The majority in the Federal Court held that the National Registration Regulations 1990 empowered the NRD to demand evidence to support Lina’s application. As she was seeking to remove the word “Islam”, it was akin to acknowledging that Lina was no longer a Muslim. Her assertion that she embraced another faith was insufficient. The NRD was entitled to seek confirmation of Lina’s religious status from the Islamic authorities (such as the Syariah court). Syariah laws govern the issue, not federal law. Renunciation of Islam has severe implications because Muslims are governed under a parallel system of law which gives rise to rights and legal obligations that differ from non-Muslims. For example, Muslims may be punished for offences against Islamic precepts, but they would avoid such liability should they no longer be considered Muslims. Non-Muslims are not subjected to similar laws. Thus, for a Muslim to leave the religion, he or she must do so following the applicable Syariah law. Because Lina was still considered a Muslim, she had to follow the necessary Islamic procedure to renounce her faith. She had to file a case in the Syariah court to declare that she had left Islam. It is in the court’s discretion to grant or refuse her application. The NRD was not the appropriate body to decide if Lina had left Islam or not. Since Lina could not produce a Syariah court declaration, the NRD was right to have rejected her application to remove “Islam” from her identity card.

The minority judgment written by the then Chief Judge of Sabah and Sarawak took a diametrically different view. The learned judge gave three reasons. First, he held that the regulation requiring Muslims to state their religion on their identity cards imposed procedural burdens and impediments unconnected to personal law:

[65] … The requirement does not apply to non-Muslims. There is therefore a differential treatment for Muslims. Hence, in my view this tantamount to unequal treatment under the law and in the absence of any exception found to justify this discrimination the said sub-regulation has infringed art 8(1) of the Constitution. In other words it is discriminatory and unconstitutional and should therefore be struck down.

Striking down the regulation naturally meant that “Islam” would be deleted from Lina’s identity card. Second, the judge opined that the NRD had abused its powers by asking Lina for a Syariah court order when it was not stipulated in the regulation as a document needed to be submitted. The NRD misconstrued the law. Third, the NRD had extinguished its “statutory discretion by a self-imposed fetter” because it would act only on the production of a Syariah court order. It relied on a third party when it was not sanctioned to do so by law. The NRD had acted irrationally and unreasonably. 

Lina’s case attracted much publicity among Malaysians. Religious and constitutional issues intertwined. Emotions ran high during the pendency of the case, which took some ten years. Allegations and counter-allegations were made. Islamic groups accused Christians of attempting to convert scores of Muslims. They cautioned against apostasy, which is said to be punishable by death. Secular human rights groups argued that freedom of religion for Muslims was being denied, hence violating international law.

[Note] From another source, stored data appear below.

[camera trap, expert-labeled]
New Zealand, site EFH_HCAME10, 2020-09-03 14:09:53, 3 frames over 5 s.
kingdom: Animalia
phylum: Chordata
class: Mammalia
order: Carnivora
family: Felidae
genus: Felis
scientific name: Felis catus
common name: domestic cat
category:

The majority judgment still stands today. A Syariah court declaration to indicate that a person is no longer a Muslim is required before being formally recognised as a non-Muslim. Evidence must be shown to the judge. But apart from the applicant’s assertion that he or she has embraced another faith, what more can be shown or is expected? Anecdotal evidence suggests that very few cases are being filed in the Syariah courts because apostasy is punishable as a crime. In some states, apostates are sent to rehabilitation houses and detention centres for counselling. In practice, the right to renounce a religion and adopt another under article 11 of the Constitution is illusory for Muslims. In this sense, it is not a mistaken assumption by some that, in Malaysia, Muslims cannot renounce Islam.


* The law stated is as of 29 June 2021.